$49.5M

ETA-Dispatch Coordination

Grubhub2022-2023

TL;DR

Led cross-functional initiative coordinating ETA policies with the auto-dispatch algorithm. Designed multi-variate experiments balancing cost savings against user experience. Generated $49.5M in annual savings and a 10% increase in bundled orders.

My Role: Product Manager II → Senior PM

Mapped how ETA inputs affected dispatch's optimization objective function
Designed multi-variate experiment testing lever combinations across three teams
Wrote functional and technical requirements for new experiment infrastructure
Defined success criteria balancing cost savings, user experience, and care costs
Partnered with engineering to align on tech debt trade-offs and system priorities
Led final variant selection decision based on trade-off analysis

The Challenge

Grubhub's fulfillment cost per delivery was a key business metric. The math was compelling: even an average of 1 cent reduction per delivery, across 500K+ daily deliveries, compounds to massive annual savings.

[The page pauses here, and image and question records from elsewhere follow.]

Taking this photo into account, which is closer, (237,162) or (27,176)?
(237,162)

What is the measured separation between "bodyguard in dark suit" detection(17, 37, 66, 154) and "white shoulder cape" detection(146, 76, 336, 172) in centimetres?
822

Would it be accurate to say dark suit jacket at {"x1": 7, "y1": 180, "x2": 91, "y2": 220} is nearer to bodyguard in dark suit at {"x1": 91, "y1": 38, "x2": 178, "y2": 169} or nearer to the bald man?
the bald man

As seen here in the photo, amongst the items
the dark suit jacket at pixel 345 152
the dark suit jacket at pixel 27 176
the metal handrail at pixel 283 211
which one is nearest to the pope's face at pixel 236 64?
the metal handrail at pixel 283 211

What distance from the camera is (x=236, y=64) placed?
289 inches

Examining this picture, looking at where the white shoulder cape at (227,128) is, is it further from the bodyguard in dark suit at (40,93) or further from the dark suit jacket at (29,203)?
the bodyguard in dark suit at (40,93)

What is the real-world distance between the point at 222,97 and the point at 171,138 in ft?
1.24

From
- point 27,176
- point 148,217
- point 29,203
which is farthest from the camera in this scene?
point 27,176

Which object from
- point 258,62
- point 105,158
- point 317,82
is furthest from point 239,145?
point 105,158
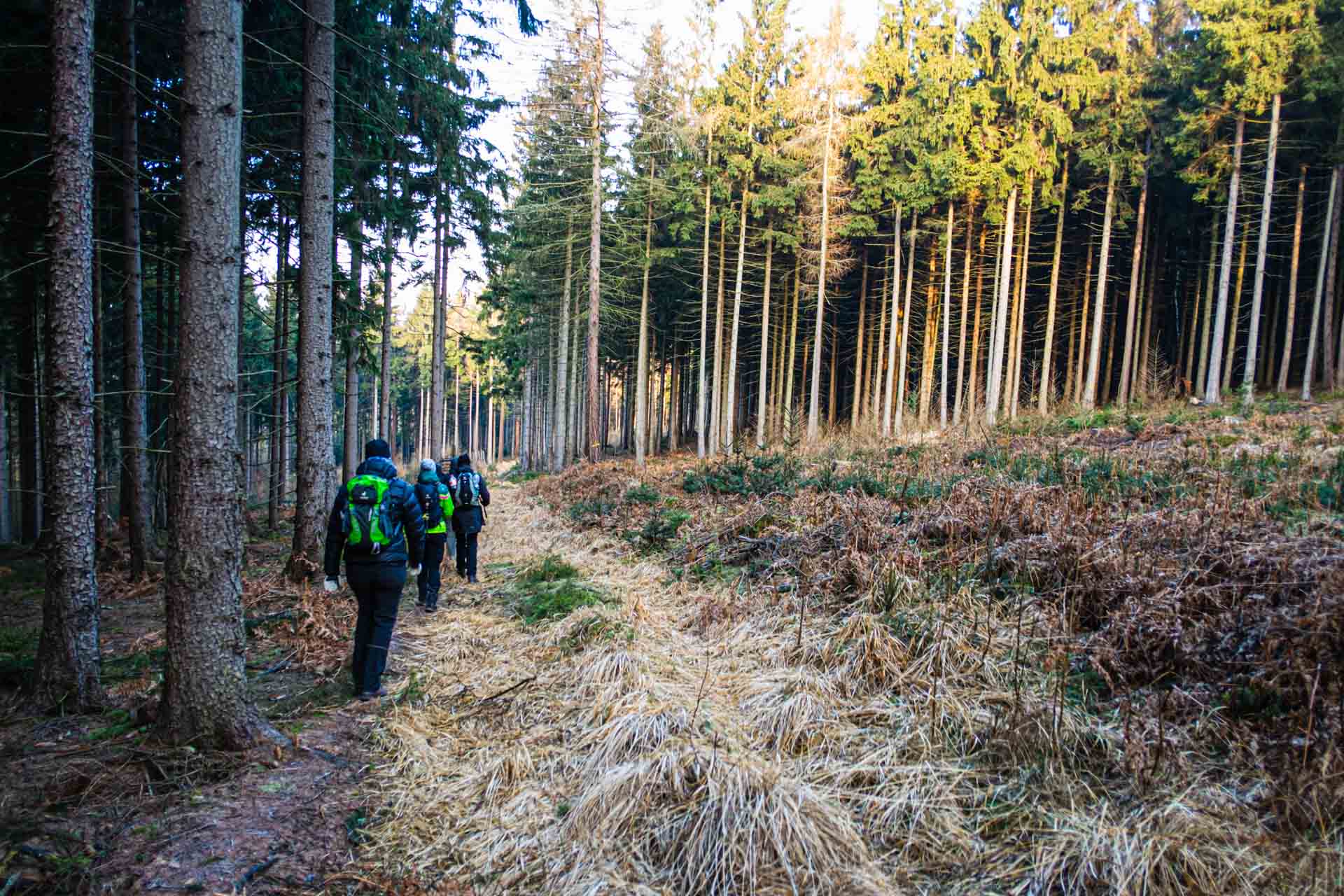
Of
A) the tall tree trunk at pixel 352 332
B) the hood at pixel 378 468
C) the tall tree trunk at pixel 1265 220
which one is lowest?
the hood at pixel 378 468

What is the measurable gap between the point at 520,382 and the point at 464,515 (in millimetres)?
34308

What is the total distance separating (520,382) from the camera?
42125 millimetres

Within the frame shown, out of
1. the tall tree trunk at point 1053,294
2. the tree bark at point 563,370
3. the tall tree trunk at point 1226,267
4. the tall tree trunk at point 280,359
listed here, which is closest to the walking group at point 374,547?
the tall tree trunk at point 280,359

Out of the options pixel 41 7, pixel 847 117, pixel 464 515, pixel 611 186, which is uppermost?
pixel 847 117

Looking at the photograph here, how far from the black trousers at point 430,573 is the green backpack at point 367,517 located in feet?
9.08

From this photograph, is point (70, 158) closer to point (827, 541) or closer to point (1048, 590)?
point (827, 541)

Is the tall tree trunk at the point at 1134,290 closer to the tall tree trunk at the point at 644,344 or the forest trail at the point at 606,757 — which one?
the tall tree trunk at the point at 644,344

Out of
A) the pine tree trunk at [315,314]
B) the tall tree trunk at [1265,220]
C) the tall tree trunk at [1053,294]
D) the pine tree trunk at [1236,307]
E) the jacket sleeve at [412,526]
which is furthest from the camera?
the tall tree trunk at [1053,294]

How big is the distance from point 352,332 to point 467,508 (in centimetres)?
760

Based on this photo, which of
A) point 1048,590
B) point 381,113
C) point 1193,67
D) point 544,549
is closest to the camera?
point 1048,590

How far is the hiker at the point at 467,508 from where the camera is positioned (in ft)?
29.8

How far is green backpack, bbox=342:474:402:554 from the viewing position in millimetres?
5297

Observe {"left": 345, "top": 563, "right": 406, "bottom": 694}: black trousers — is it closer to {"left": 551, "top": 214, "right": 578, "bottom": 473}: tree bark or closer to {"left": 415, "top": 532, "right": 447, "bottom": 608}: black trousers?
{"left": 415, "top": 532, "right": 447, "bottom": 608}: black trousers

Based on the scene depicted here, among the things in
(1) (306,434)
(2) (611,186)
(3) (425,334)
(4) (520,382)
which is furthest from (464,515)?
(3) (425,334)
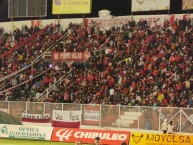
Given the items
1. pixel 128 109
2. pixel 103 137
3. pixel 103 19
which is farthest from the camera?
pixel 103 19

The team was under pressure to hit cost reduction targets. Bundled orders—assigning multiple deliveries to one courier—were a known lever because they reduce the fulfillment cost per delivery in the bundle.

When I joined the ETA team, exploratory experiments had already suggested that longer ETAs led to more bundling. The hypothesis was intuitive: more time slack gives the dispatch system more opportunity to bundle orders together.

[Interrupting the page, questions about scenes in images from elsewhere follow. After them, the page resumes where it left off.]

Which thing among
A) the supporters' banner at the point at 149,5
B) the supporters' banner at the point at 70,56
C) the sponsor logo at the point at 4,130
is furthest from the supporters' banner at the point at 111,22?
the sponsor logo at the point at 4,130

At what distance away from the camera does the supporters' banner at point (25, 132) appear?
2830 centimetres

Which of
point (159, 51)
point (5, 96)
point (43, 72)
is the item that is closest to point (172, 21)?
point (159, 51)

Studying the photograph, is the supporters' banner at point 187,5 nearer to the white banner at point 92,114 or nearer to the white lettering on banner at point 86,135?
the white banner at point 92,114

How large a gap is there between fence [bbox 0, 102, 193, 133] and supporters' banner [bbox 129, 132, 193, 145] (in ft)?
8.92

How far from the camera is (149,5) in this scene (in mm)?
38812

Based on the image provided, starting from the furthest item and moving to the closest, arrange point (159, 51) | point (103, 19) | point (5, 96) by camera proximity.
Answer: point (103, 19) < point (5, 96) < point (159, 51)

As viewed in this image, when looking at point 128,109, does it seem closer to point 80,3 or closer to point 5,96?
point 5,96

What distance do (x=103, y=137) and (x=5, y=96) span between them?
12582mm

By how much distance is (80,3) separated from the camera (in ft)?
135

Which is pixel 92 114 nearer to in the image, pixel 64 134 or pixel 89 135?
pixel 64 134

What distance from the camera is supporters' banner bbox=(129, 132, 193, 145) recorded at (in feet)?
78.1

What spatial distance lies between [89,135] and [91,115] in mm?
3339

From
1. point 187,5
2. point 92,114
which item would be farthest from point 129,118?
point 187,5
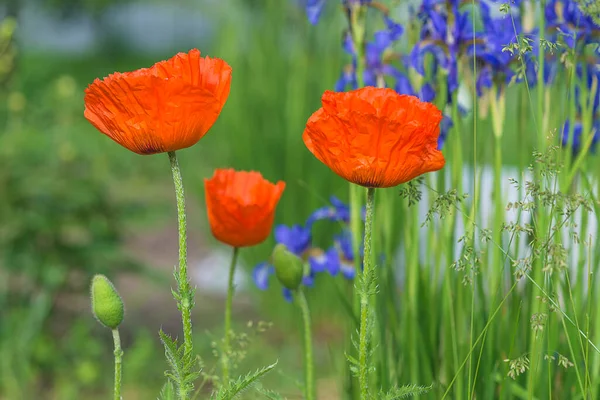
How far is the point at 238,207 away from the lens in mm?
1193

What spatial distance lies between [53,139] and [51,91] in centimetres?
20

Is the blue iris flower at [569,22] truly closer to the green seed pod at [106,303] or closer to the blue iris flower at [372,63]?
the blue iris flower at [372,63]

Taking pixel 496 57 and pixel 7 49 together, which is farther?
pixel 7 49

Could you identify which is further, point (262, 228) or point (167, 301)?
point (167, 301)

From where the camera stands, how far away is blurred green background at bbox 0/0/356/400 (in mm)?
2369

But "just make ETAs longer" wasn't simple. ETAs are a core input into the auto-dispatch algorithm, and changing them created cascading effects across the entire system.

Understanding the System

To identify the right solution, I first needed to understand how dispatch actually used ETAs. Auto-dispatch is a microservice that optimally assigns orders to couriers. Technically, it's a bipartite matching problem:

One side of the graph: Orders waiting for assignment
Other side: Available couriers
Edges: Decorated with distance, time to restaurant, arrival time relative to ETA, and other factors
Solver: Mixed integer programming optimizer that minimizes total cost of all assigned edges within milliseconds

Bipartite matching optimization diagram showing orders matched to couriers

The objective function factored in multiple variables, including a "lateness penalty"—a function of how late the courier would arrive relative to the promised ETA.

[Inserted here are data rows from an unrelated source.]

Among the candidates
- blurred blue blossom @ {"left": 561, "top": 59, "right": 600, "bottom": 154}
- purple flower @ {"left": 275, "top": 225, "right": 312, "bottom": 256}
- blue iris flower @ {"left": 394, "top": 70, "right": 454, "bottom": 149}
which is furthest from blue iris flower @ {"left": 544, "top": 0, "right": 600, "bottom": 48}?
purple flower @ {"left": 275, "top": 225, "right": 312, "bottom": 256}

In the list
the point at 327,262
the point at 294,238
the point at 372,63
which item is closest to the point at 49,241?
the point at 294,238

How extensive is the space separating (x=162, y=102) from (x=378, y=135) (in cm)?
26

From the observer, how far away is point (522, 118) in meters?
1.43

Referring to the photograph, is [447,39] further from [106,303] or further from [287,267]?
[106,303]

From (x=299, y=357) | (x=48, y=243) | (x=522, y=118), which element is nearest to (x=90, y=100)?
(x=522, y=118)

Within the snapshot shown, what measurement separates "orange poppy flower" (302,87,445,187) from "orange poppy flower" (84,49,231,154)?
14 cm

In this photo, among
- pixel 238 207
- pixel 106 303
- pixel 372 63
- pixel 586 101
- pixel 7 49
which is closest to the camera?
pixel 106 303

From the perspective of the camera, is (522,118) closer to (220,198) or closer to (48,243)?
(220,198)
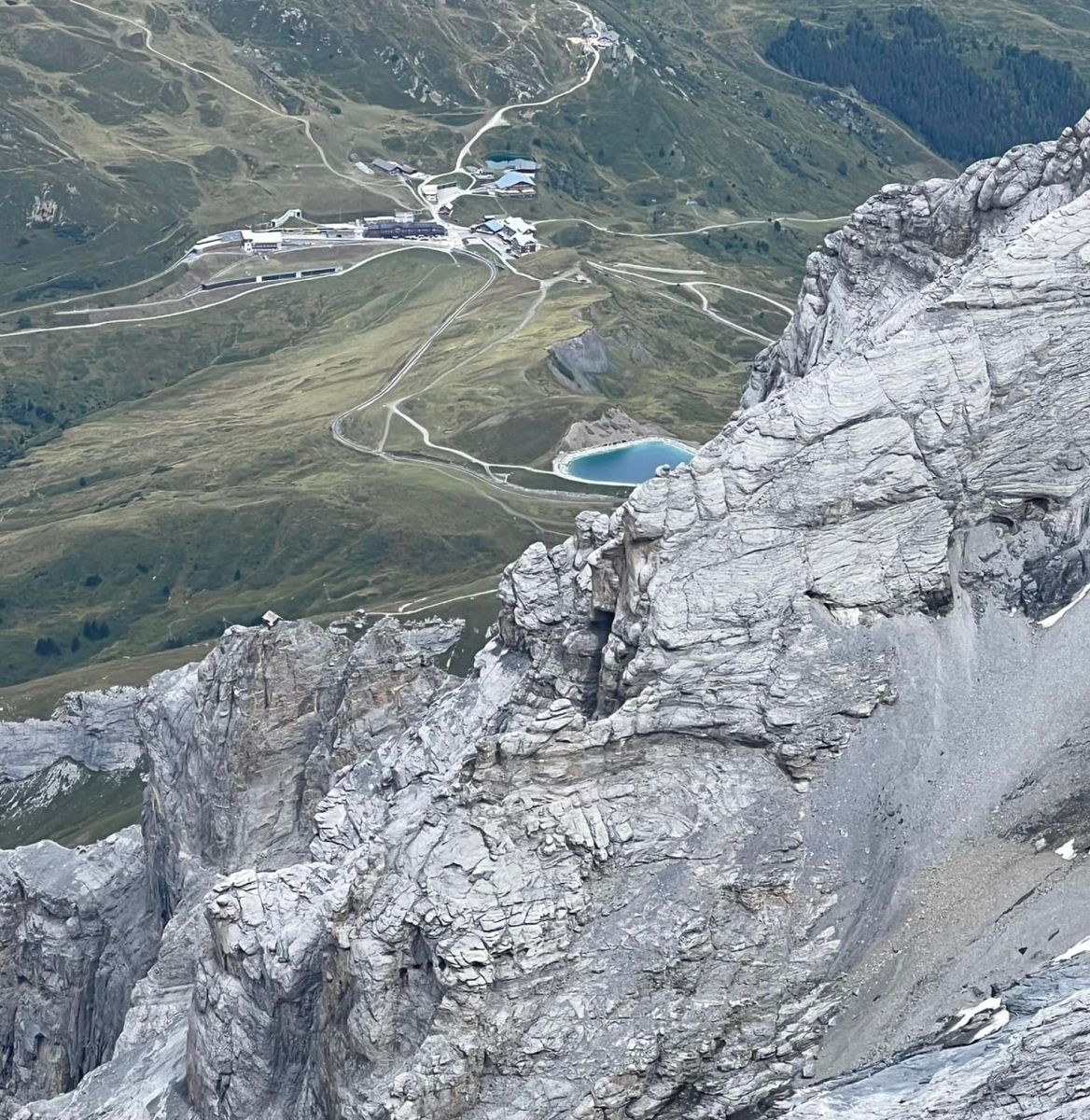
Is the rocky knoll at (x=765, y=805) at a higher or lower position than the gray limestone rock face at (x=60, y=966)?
higher

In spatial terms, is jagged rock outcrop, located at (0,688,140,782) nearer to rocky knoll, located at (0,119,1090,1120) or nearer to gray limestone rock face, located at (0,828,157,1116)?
gray limestone rock face, located at (0,828,157,1116)

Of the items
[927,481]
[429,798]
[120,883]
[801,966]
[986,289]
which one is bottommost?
[120,883]

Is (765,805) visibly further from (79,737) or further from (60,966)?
(79,737)

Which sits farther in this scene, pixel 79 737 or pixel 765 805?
pixel 79 737

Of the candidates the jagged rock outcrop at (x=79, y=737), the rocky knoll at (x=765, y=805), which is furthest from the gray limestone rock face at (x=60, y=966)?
the jagged rock outcrop at (x=79, y=737)

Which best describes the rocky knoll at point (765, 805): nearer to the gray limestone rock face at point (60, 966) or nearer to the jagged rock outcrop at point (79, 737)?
the gray limestone rock face at point (60, 966)

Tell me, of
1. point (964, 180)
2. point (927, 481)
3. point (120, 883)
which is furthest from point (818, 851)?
point (120, 883)

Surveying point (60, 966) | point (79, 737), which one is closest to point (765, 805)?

This was the key insight: ETAs aren't just user-facing promises—they're a core input to the optimization. If an ETA is tight, dispatch prioritizes on-time arrival, limiting flexibility. If an ETA has slack, dispatch can optimize for other objectives—like bundling orders together.

This created the opportunity: strategically adding slack to ETAs could shift dispatch behavior toward more bundling, without changing the underlying ML predictions or the dispatch algorithm itself.

The Approach

Identifying the Levers

Working with counterparts on the Dispatch and Capacity Management teams, I mapped out multiple levers:

Lever	Team	Mechanism
Extend ETAs by X minutes	ETA (my team)	Add buffer time to ML-generated ETA predictions before showing to users
Add "engaged minutes" to dispatch objective	Dispatch	New variable measuring courier time-efficiency per delivery; directly incentivizes bundling by making multi-drop routes more attractive
Capacity management intervention	Capacity	Complementary lever with smaller expected impact

The "engaged minutes" lever was particularly interesting: if dispatch minimized engaged minutes as part of its objective function, it would naturally favor bundled assignments. However, this could also reduce the algorithm's emphasis on lateness—potentially leading to more late deliveries.

Validation: Lightweight to Heavyweight

Rather than jumping straight to a large, risky experiment, we validated incrementally:

Phase 1 — Exploratory experiments:

Tested ETA extensions in isolation: measured effect on fulfillment cost per delivery
Tested dispatch objective changes separately: measured effect on lateness and bundling rates

Phase 2 — Combined multivariate experiment: After seeing promising signals, we combined levers into a single experiment. This was critical because both levers affect the network—their combined impact isn't simply additive. We needed to measure interaction effects to understand the true opportunity.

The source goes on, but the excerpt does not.